*DATA:*
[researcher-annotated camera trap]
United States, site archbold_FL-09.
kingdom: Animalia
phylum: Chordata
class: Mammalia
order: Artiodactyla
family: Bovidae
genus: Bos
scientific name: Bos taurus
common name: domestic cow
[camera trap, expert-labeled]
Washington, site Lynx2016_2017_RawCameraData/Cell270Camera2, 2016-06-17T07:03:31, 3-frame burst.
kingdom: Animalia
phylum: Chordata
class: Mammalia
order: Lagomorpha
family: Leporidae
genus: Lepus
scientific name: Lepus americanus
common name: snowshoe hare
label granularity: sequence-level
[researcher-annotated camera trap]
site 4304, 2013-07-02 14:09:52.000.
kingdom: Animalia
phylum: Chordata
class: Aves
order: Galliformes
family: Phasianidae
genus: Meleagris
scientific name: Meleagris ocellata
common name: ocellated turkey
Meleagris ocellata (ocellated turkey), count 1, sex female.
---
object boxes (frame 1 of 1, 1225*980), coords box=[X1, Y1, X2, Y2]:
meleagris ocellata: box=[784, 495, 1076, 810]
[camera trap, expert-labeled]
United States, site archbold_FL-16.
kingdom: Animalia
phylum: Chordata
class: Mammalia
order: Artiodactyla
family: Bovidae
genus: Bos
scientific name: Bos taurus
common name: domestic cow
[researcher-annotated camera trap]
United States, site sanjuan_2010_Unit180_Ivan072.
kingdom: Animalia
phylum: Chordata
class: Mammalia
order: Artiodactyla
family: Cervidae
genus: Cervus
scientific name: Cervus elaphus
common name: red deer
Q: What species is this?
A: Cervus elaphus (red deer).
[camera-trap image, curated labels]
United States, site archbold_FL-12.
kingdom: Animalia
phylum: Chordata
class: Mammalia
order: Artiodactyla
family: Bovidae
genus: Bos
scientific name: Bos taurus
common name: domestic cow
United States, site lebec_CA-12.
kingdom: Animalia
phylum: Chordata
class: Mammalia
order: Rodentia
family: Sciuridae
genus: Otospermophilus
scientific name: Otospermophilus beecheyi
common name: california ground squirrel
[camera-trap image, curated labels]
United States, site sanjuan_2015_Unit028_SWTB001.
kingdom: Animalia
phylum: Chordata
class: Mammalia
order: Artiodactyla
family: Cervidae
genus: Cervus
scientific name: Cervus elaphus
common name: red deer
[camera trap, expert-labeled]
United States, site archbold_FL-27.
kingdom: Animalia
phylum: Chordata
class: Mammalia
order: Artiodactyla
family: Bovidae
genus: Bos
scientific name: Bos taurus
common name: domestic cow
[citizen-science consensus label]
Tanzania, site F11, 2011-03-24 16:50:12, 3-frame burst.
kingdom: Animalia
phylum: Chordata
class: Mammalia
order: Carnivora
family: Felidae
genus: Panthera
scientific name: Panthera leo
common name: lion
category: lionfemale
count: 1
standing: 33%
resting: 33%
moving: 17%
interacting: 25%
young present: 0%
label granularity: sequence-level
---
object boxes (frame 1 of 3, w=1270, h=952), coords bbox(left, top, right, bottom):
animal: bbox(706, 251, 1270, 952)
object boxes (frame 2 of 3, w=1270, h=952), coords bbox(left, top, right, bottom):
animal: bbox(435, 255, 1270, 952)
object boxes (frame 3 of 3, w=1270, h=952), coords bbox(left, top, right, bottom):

*TASK OBJECTIVE:*
Word for word, restate the entries that appear above.

*WRITTEN SOLUTION:*
[researcher-annotated camera trap]
United States, site archbold_FL-09.
kingdom: Animalia
phylum: Chordata
class: Mammalia
order: Artiodactyla
family: Bovidae
genus: Bos
scientific name: Bos taurus
common name: domestic cow
[camera trap, expert-labeled]
Washington, site Lynx2016_2017_RawCameraData/Cell270Camera2, 2016-06-17T07:03:31, 3-frame burst.
kingdom: Animalia
phylum: Chordata
class: Mammalia
order: Lagomorpha
family: Leporidae
genus: Lepus
scientific name: Lepus americanus
common name: snowshoe hare
label granularity: sequence-level
[researcher-annotated camera trap]
site 4304, 2013-07-02 14:09:52.000.
kingdom: Animalia
phylum: Chordata
class: Aves
order: Galliformes
family: Phasianidae
genus: Meleagris
scientific name: Meleagris ocellata
common name: ocellated turkey
Meleagris ocellata (ocellated turkey), count 1, sex female.
---
object boxes (frame 1 of 1, 1225*980), coords box=[X1, Y1, X2, Y2]:
meleagris ocellata: box=[784, 495, 1076, 810]
[camera trap, expert-labeled]
United States, site archbold_FL-16.
kingdom: Animalia
phylum: Chordata
class: Mammalia
order: Artiodactyla
family: Bovidae
genus: Bos
scientific name: Bos taurus
common name: domestic cow
[researcher-annotated camera trap]
United States, site sanjuan_2010_Unit180_Ivan072.
kingdom: Animalia
phylum: Chordata
class: Mammalia
order: Artiodactyla
family: Cervidae
genus: Cervus
scientific name: Cervus elaphus
common name: red deer
Q: What species is this?
A: Cervus elaphus (red deer).
[camera-trap image, curated labels]
United States, site archbold_FL-12.
kingdom: Animalia
phylum: Chordata
class: Mammalia
order: Artiodactyla
family: Bovidae
genus: Bos
scientific name: Bos taurus
common name: domestic cow
United States, site lebec_CA-12.
kingdom: Animalia
phylum: Chordata
class: Mammalia
order: Rodentia
family: Sciuridae
genus: Otospermophilus
scientific name: Otospermophilus beecheyi
common name: california ground squirrel
[camera-trap image, curated labels]
United States, site sanjuan_2015_Unit028_SWTB001.
kingdom: Animalia
phylum: Chordata
class: Mammalia
order: Artiodactyla
family: Cervidae
genus: Cervus
scientific name: Cervus elaphus
common name: red deer
[camera trap, expert-labeled]
United States, site archbold_FL-27.
kingdom: Animalia
phylum: Chordata
class: Mammalia
order: Artiodactyla
family: Bovidae
genus: Bos
scientific name: Bos taurus
common name: domestic cow
[citizen-science consensus label]
Tanzania, site F11, 2011-03-24 16:50:12, 3-frame burst.
kingdom: Animalia
phylum: Chordata
class: Mammalia
order: Carnivora
family: Felidae
genus: Panthera
scientific name: Panthera leo
common name: lion
category: lionfemale
count: 1
standing: 33%
resting: 33%
moving: 17%
interacting: 25%
young present: 0%
label granularity: sequence-level
---
object boxes (frame 1 of 3, w=1270, h=952), coords bbox(left, top, right, bottom):
animal: bbox(706, 251, 1270, 952)
object boxes (frame 2 of 3, w=1270, h=952), coords bbox(left, top, right, bottom):
animal: bbox(435, 255, 1270, 952)
object boxes (frame 3 of 3, w=1270, h=952), coords bbox(left, top, right, bottom):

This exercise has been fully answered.